_Aufgabe A_. Ordne in den Datensätzen unten alles von der Zeile mit "What is the measured distance" bis hinunter zur Zeile mit "25833 millimetres" als JSON-Liste von Zeichenketten an, eine pro Zeile und ohne Leerzeilen. Nimm dabei nur diese Zeilen.
········
12.07.2024 07:00:29 - dpa-AFX: Aufrüstung: Regierung erwartet keinen starken Widerstand

WASHINGTON/MOSKAU/PEKING (dpa-AFX) - Die Regierung von Bundeskanzler Olaf
Scholz (SPD) erwartet Verständnis der Menschen bei der Aufrüstung mit
weitreichenden US-Waffen in Deutschland. Auch Verteidigungsminister Boris
Pistorius (SPD) und Vize-Kanzler Robert Habeck (Grüne) vertrauen auf die
Einsicht, dass von Russland eine ernste Bedrohung ausgehe und darauf reagiert
werden müsse.

Am Rande des Nato-Gipfels in Washington war bekannt geworden, dass die USA
von 2026 an in Deutschland wieder Waffensysteme stationieren wollen, die weit
bis nach Russland reichen.

Darunter sollen Marschflugkörper vom Typ Tomahawk mit einer Reichweite von
bis zu 2500 Kilometern sein, die technisch gesehen auch nuklear bestückt sein
können, sowie Luftabwehrraketen vom Typ SM-6 und neu entwickelte
Hyperschallwaffen. Russland und China reagierten erbost auf die Ankündigung.
········
_Aufgabe B_. Nimm die Meldung über die geplante Stationierung weitreichender US-Waffen in Deutschland nach ihrem letzten Satz wieder auf und schreib sie weiter.

_Datenteil_.
········
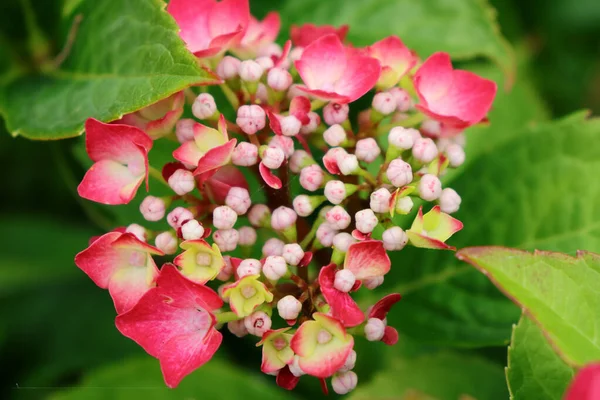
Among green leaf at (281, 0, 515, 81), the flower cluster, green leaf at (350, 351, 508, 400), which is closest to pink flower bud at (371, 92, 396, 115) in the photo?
the flower cluster

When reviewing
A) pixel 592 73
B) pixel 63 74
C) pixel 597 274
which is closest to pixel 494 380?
pixel 597 274

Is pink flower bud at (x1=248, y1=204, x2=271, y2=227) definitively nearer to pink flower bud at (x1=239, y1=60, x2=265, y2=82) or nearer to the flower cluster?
the flower cluster

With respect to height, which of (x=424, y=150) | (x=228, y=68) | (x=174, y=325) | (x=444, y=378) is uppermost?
(x=228, y=68)

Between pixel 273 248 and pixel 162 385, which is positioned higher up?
pixel 273 248

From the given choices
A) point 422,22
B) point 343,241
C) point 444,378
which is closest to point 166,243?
point 343,241

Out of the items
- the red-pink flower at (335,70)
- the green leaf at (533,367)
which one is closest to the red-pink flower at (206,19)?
the red-pink flower at (335,70)

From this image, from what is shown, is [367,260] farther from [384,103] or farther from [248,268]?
[384,103]

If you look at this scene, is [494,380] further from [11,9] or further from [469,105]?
[11,9]
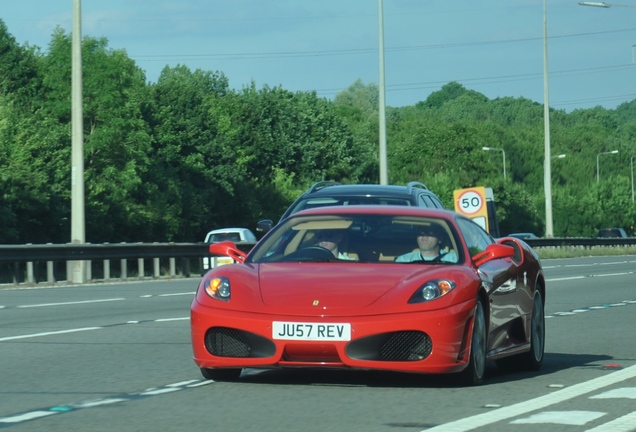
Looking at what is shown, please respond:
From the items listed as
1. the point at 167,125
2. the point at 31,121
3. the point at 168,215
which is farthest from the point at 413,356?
the point at 167,125

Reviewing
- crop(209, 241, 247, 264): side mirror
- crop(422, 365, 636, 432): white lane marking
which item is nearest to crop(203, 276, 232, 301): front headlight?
crop(209, 241, 247, 264): side mirror

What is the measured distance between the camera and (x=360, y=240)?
31.7ft

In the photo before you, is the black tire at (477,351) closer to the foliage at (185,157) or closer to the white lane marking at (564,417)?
the white lane marking at (564,417)

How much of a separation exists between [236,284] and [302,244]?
1.05 meters

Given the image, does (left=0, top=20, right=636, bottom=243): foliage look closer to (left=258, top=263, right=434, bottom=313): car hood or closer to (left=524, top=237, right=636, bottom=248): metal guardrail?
(left=524, top=237, right=636, bottom=248): metal guardrail

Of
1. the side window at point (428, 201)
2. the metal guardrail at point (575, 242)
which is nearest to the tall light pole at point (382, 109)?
the metal guardrail at point (575, 242)

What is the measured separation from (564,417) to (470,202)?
25833 millimetres

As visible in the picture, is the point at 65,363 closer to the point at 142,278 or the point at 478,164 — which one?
the point at 142,278

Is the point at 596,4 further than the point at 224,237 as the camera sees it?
········
_Antwort A_.
[
  "What is the measured distance between the camera and (x=360, y=240)?",
  "31.7ft",
  "In the photo before you, is the black tire at (477,351) closer to the foliage at (185,157) or closer to the white lane marking at (564,417)?",
  "the white lane marking at (564,417)",
  "How much of a separation exists between [236,284] and [302,244]?",
  "1.05 meters",
  "Given the image, does (left=0, top=20, right=636, bottom=243): foliage look closer to (left=258, top=263, right=434, bottom=313): car hood or closer to (left=524, top=237, right=636, bottom=248): metal guardrail?",
  "(left=524, top=237, right=636, bottom=248): metal guardrail",
  "Of",
  "1. the side window at point (428, 201)",
  "2. the metal guardrail at point (575, 242)",
  "which is nearest to the tall light pole at point (382, 109)?",
  "the metal guardrail at point (575, 242)",
  "What is the measured separation from (564,417) to (470,202)?",
  "25833 millimetres"
]

_Antwort B_.
Scholz: Unglaubliche Aufrüstung in Russland

"Wir wissen, dass es eine unglaubliche Aufrüstung in Russland gegeben hat,
mit Waffen, die europäisches Territorium bedrohen", sagte Scholz am Rande des
Gipfels in Washington.

Zur Frage, ob er mit größerem Widerstand gegen die Rückkehr solcher
weitreichenden Waffen auch aus seiner eigenen Partei rechne, sagte Scholz:
"Diese Entscheidung ist lange vorbereitet und für alle, die sich mit
Sicherheits- und Friedenspolitik beschäftigen, keine wirkliche Überraschung."

Die Entscheidung lässt Erinnerungen an den Kalten Krieg wach werden. Scholz
hatte Anfang der 80er Jahre selbst als junger Sozialdemokrat gegen den
Nato-Doppelbeschluss protestiert, der unter anderem die Stationierung von
Mittelstrecken-Raketen vom Typ Pershing II vorsah, die nach dem Ende des Kalten
Krieges bis 1991 wieder abgezogen wurden.

Habeck: Naivität verbietet sich

Habeck betonte: "Wir müssen die Wehrhaftigkeit steigern, weil wir in einer
sehr bedrohlichen Zeit leben, die anders ist als in den 80er Jahren. Deshalb
verbietet sich Naivität." Bei den Demonstrationen gegen die
Nato-Doppelbeschlüsse 1981 habe Kalter Krieg geherrscht. "Jetzt erleben wir in
der Ukraine einen heißen Krieg, weil dort geschossen und gestorben wird", sagte
der Vizekanzler der "Neue Westfälischen".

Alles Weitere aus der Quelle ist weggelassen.